INFORMATION GIVEN -
[BEGIN]

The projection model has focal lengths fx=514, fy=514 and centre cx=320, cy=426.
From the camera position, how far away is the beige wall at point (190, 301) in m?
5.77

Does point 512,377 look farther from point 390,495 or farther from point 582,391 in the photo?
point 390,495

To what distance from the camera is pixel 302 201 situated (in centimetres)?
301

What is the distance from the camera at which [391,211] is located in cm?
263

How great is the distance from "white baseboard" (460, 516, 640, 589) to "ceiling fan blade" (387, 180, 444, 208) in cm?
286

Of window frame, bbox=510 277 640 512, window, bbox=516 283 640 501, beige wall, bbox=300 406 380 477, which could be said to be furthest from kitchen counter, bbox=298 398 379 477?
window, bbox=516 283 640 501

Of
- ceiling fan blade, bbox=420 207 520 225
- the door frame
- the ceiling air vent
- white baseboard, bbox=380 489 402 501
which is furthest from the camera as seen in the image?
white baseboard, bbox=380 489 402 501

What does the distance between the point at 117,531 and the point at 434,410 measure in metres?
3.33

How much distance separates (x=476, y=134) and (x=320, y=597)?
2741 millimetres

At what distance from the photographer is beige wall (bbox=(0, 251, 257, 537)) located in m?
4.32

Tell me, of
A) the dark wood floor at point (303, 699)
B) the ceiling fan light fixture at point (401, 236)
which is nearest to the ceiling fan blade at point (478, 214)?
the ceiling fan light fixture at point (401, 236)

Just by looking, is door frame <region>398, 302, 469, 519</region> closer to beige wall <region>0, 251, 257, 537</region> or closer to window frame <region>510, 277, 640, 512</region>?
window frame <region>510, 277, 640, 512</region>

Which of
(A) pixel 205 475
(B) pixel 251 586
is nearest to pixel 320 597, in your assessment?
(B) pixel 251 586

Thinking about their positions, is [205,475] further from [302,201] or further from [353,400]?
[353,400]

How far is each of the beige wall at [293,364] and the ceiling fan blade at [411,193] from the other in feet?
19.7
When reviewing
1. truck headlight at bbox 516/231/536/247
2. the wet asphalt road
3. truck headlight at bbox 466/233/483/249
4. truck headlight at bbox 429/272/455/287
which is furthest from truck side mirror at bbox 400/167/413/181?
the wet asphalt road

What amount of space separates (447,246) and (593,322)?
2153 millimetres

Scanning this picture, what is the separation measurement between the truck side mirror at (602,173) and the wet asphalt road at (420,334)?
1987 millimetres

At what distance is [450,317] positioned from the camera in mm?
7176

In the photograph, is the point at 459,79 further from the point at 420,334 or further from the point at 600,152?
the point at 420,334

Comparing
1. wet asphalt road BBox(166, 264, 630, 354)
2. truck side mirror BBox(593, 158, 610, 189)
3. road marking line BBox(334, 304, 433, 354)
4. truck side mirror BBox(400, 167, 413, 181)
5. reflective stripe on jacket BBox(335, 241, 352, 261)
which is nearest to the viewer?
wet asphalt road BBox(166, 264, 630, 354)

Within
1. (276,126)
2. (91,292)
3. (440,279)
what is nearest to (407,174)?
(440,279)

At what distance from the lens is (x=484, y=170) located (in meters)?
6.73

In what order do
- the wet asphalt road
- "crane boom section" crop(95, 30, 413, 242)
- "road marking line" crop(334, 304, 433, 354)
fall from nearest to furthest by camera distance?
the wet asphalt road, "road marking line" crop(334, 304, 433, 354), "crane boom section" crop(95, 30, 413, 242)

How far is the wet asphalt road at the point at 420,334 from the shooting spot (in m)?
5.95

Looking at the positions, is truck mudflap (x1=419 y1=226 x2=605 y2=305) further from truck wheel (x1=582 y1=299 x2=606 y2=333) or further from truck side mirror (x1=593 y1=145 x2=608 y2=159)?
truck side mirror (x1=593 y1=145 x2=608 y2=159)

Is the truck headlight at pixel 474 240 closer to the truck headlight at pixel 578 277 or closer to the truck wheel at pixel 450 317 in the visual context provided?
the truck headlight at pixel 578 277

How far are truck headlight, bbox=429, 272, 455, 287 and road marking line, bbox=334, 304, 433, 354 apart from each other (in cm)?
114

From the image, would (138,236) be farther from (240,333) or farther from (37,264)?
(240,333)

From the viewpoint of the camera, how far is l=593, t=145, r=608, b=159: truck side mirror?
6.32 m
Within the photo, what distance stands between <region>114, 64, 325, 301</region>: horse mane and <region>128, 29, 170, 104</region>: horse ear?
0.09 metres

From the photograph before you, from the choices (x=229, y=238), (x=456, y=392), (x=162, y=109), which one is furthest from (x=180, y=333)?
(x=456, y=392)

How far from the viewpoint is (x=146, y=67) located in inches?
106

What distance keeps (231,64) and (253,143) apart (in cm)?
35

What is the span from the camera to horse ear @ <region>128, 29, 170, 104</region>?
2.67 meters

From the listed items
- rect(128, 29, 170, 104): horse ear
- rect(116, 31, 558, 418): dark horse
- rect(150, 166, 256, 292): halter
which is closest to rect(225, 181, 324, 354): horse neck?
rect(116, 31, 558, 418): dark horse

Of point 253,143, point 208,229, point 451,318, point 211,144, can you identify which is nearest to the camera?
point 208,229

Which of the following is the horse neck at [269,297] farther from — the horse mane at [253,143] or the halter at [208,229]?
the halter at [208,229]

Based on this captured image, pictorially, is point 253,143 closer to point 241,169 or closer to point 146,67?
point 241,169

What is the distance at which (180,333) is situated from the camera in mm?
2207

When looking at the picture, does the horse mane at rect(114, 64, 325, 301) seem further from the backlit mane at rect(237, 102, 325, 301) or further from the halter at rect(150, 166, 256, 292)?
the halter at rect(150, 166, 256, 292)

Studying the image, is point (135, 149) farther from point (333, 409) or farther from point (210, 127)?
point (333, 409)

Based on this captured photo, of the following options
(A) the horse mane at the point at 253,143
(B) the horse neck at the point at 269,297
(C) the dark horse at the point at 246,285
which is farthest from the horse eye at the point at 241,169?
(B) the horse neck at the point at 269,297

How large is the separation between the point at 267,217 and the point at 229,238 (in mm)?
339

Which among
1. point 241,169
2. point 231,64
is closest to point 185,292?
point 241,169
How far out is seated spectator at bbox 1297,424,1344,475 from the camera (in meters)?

[END]

TASK DIRECTIONS - Rewrite all the entries above as a numbered list, leaving out the blank lines.

REPLY -
1. The projection model has focal lengths fx=514, fy=514 and centre cx=320, cy=426.
2. From the camera position, how far away is the beige wall at point (190, 301) in m?
3. 5.77
4. Does point 512,377 look farther from point 390,495 or farther from point 582,391 in the photo?
5. point 390,495
6. To what distance from the camera is pixel 302 201 situated (in centimetres)?
7. 301
8. What is the distance from the camera at which [391,211] is located in cm?
9. 263
10. How great is the distance from "white baseboard" (460, 516, 640, 589) to "ceiling fan blade" (387, 180, 444, 208) in cm?
11. 286
12. Of window frame, bbox=510 277 640 512, window, bbox=516 283 640 501, beige wall, bbox=300 406 380 477, which could be said to be furthest from kitchen counter, bbox=298 398 379 477?
13. window, bbox=516 283 640 501
14. Of
15. - ceiling fan blade, bbox=420 207 520 225
16. - the door frame
17. - the ceiling air vent
18. - white baseboard, bbox=380 489 402 501
19. which is furthest from the camera as seen in the image?
20. white baseboard, bbox=380 489 402 501
21. What does the distance between the point at 117,531 and the point at 434,410 measure in metres?
22. 3.33
23. How much distance separates (x=476, y=134) and (x=320, y=597)?
24. 2741 millimetres
25. At what distance from the photographer is beige wall (bbox=(0, 251, 257, 537)) located in m?
26. 4.32
27. Tell me, of
28. A) the dark wood floor at point (303, 699)
29. B) the ceiling fan light fixture at point (401, 236)
30. which is nearest to the ceiling fan blade at point (478, 214)?
31. the ceiling fan light fixture at point (401, 236)
32. Just by looking, is door frame <region>398, 302, 469, 519</region> closer to beige wall <region>0, 251, 257, 537</region> or closer to window frame <region>510, 277, 640, 512</region>?
33. window frame <region>510, 277, 640, 512</region>
34. Which of
35. (A) pixel 205 475
36. (B) pixel 251 586
37. is nearest to pixel 320 597, in your assessment?
38. (B) pixel 251 586
39. Thinking about their positions, is [205,475] further from [302,201] or further from [353,400]?
40. [353,400]
41. How far is each of the beige wall at [293,364] and the ceiling fan blade at [411,193] from the other in feet?
42. 19.7
43. When reviewing
44. 1. truck headlight at bbox 516/231/536/247
45. 2. the wet asphalt road
46. 3. truck headlight at bbox 466/233/483/249
47. 4. truck headlight at bbox 429/272/455/287
48. which is furthest from truck side mirror at bbox 400/167/413/181?
49. the wet asphalt road
50. What amount of space separates (447,246) and (593,322)?
51. 2153 millimetres
52. Scanning this picture, what is the separation measurement between the truck side mirror at (602,173) and the wet asphalt road at (420,334)?
53. 1987 millimetres
54. At what distance is [450,317] positioned from the camera in mm?
55. 7176
56. In the photograph, is the point at 459,79 further from the point at 420,334 or further from the point at 600,152?
57. the point at 420,334
58. Comparing
59. 1. wet asphalt road BBox(166, 264, 630, 354)
60. 2. truck side mirror BBox(593, 158, 610, 189)
61. 3. road marking line BBox(334, 304, 433, 354)
62. 4. truck side mirror BBox(400, 167, 413, 181)
63. 5. reflective stripe on jacket BBox(335, 241, 352, 261)
64. which is nearest to the viewer?
65. wet asphalt road BBox(166, 264, 630, 354)
66. Within
67. 1. (276,126)
68. 2. (91,292)
69. 3. (440,279)
70. what is nearest to (407,174)?
71. (440,279)
72. At what distance from the lens is (x=484, y=170) located (in meters)?
73. 6.73
74. In what order do
75. - the wet asphalt road
76. - "crane boom section" crop(95, 30, 413, 242)
77. - "road marking line" crop(334, 304, 433, 354)
78. fall from nearest to furthest by camera distance?
79. the wet asphalt road, "road marking line" crop(334, 304, 433, 354), "crane boom section" crop(95, 30, 413, 242)
80. How far is the wet asphalt road at the point at 420,334 from the shooting spot (in m)?
81. 5.95
82. Looking at the positions, is truck mudflap (x1=419 y1=226 x2=605 y2=305) further from truck wheel (x1=582 y1=299 x2=606 y2=333) or further from truck side mirror (x1=593 y1=145 x2=608 y2=159)?
83. truck side mirror (x1=593 y1=145 x2=608 y2=159)
84. Is the truck headlight at pixel 474 240 closer to the truck headlight at pixel 578 277 or closer to the truck wheel at pixel 450 317 in the visual context provided?
85. the truck headlight at pixel 578 277
86. How far are truck headlight, bbox=429, 272, 455, 287 and road marking line, bbox=334, 304, 433, 354 apart from each other (in cm)?
87. 114
88. From the image, would (138,236) be farther from (240,333) or farther from (37,264)?
89. (240,333)
90. From the viewpoint of the camera, how far is l=593, t=145, r=608, b=159: truck side mirror?
91. 6.32 m
92. Within the photo, what distance stands between <region>114, 64, 325, 301</region>: horse mane and <region>128, 29, 170, 104</region>: horse ear?
93. 0.09 metres
94. From the photograph before you, from the choices (x=229, y=238), (x=456, y=392), (x=162, y=109), which one is furthest from (x=180, y=333)?
95. (x=456, y=392)
96. How far from the viewpoint is (x=146, y=67) located in inches?
97. 106
98. What distance keeps (231,64) and (253,143) apart (in cm)?
99. 35
100. What is the span from the camera to horse ear @ <region>128, 29, 170, 104</region>?
101. 2.67 meters
102. From the listed items
103. - rect(128, 29, 170, 104): horse ear
104. - rect(116, 31, 558, 418): dark horse
105. - rect(150, 166, 256, 292): halter
106. which is closest to rect(225, 181, 324, 354): horse neck?
107. rect(116, 31, 558, 418): dark horse
108. Of point 253,143, point 208,229, point 451,318, point 211,144, can you identify which is nearest to the camera?
109. point 208,229
110. Which of the following is the horse neck at [269,297] farther from — the horse mane at [253,143] or the halter at [208,229]?
111. the halter at [208,229]
112. Based on this captured image, pictorially, is point 253,143 closer to point 241,169 or closer to point 146,67?
113. point 241,169
114. What is the distance at which (180,333) is situated from the camera in mm?
115. 2207
116. When looking at the picture, does the horse mane at rect(114, 64, 325, 301) seem further from the backlit mane at rect(237, 102, 325, 301) or further from the halter at rect(150, 166, 256, 292)?
117. the halter at rect(150, 166, 256, 292)
118. Studying the image, is point (135, 149) farther from point (333, 409) or farther from point (210, 127)?
119. point (333, 409)
120. Based on this captured photo, of the following options
121. (A) the horse mane at the point at 253,143
122. (B) the horse neck at the point at 269,297
123. (C) the dark horse at the point at 246,285
124. which is farthest from the horse eye at the point at 241,169?
125. (B) the horse neck at the point at 269,297
126. How large is the separation between the point at 267,217 and the point at 229,238 (in mm)?
127. 339
128. Which among
129. 1. point 241,169
130. 2. point 231,64
131. is closest to point 185,292?
132. point 241,169
133. How far out is seated spectator at bbox 1297,424,1344,475 from the camera (in meters)?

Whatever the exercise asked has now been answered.